____ EXCERTO DA FONTE

Bem, todos sabem o problema que é começar estes testemunhos...!
Nunca se sabe nem por onde começar, nem o que dizer, nem ... onde parar..!
E já sabem como é que sou, quando começo....
Durante uma semana fui com um grupo de 35 pessoas para Arraiolos, fazer algo que se chama "missionar". Não sabia muito bem o que era, nunca tinha feito isso, conhecia 2 ou 3 pessoas, ia às cegas. Nem sabia bem porque é que ia perder uma semana inteira de férias para ir para algum sítio perder horas de sono, dormir em chão de pedra (Sejam reais, os colchões fininhos é como se lá não estivessem..), saltar os lanches, andar à chuva, morrer de frio... alias, so me apercebi que tudo isto aconteceu no fim.
Antes de mais, lembro só que as Missões mudam de sítio em cada 3 anos. Este foi o 3º e último ano de missões em Arraiolos. Portanto: tínhamos que aproveitar o que foi dito e feito nos anos anteriores e acabar em grande, com sementes espalhadas pela Vila.
No primeiro dia, Domingo, foi o mini-retiro que fizemos que nos preparou o "espírito" para o que estava para vir. Acho que só aí é que pensei a sério no que é que estava ali a fazer e a que é que me propunha. Foi importantíssimo, estava mesmo a precisar deste contacto mais a sério com O
de lá de cima , há algum tempo que não lhe dava a atenção que precisavamos (eu e Ele), há algum tempo que não parava para O ouvir.

________

Segundo o testemunho sobre as missões em Arraiolos, com que frequência as Missões mudam de sítio?

____ INFORMAÇÃO REGISTADA

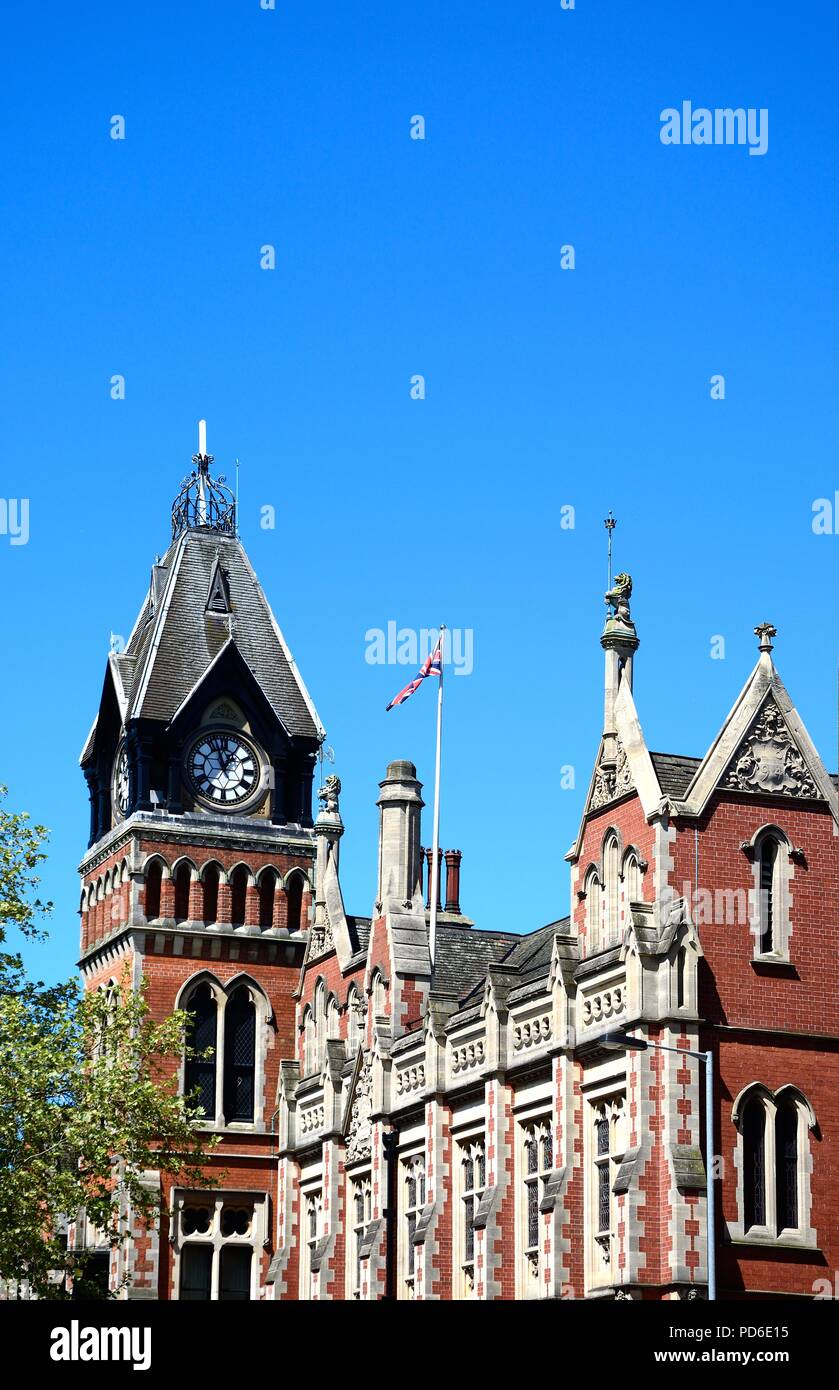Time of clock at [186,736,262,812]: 12:57
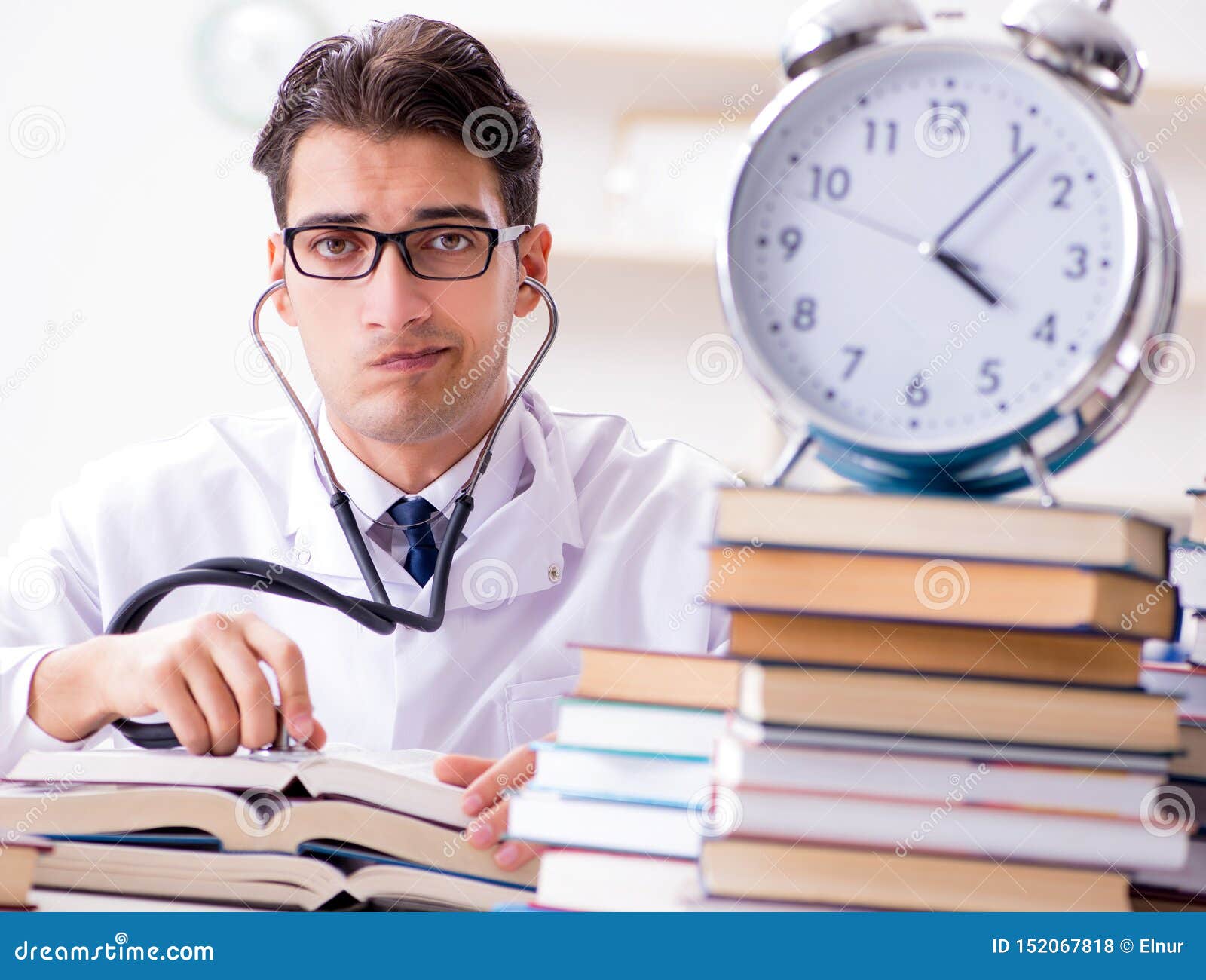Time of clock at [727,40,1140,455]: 4:06
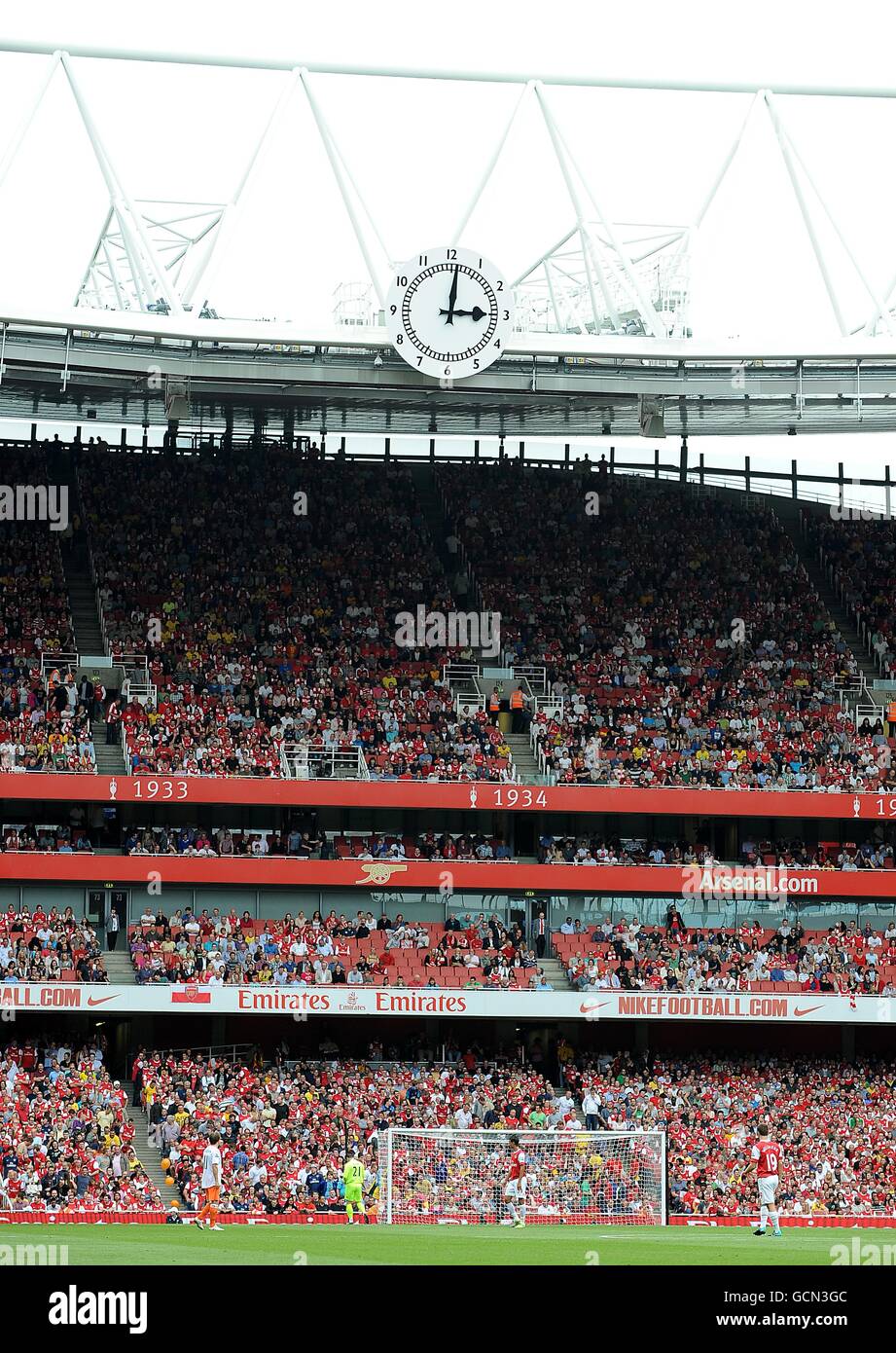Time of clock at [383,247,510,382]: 3:01
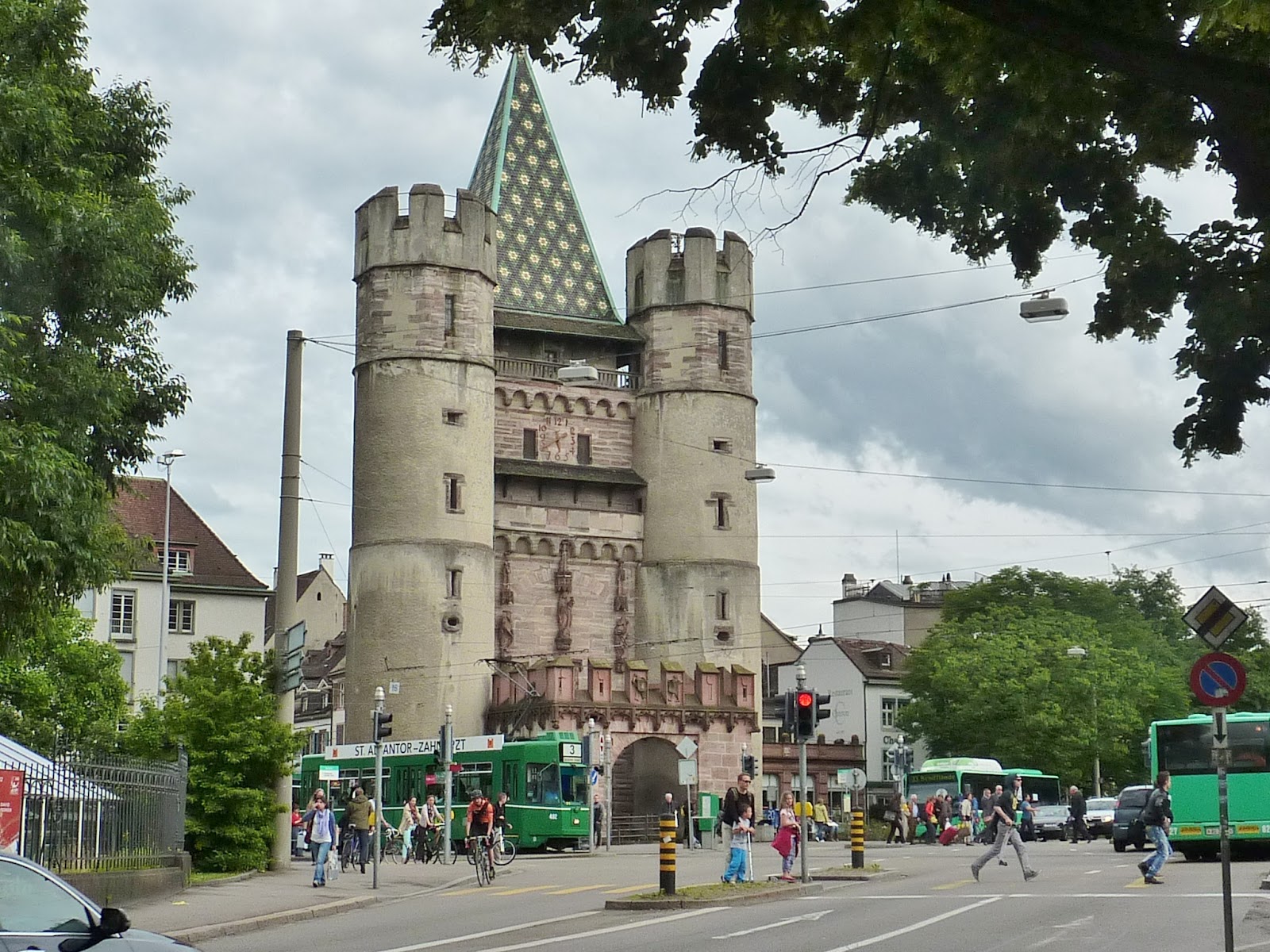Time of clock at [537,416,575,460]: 5:40
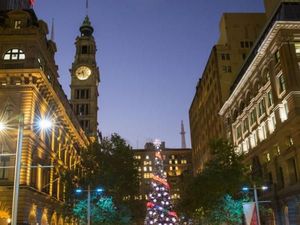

________

▶ RESULTADO DO EXERCÍCIO
As Missões mudam de sítio a cada 3 anos.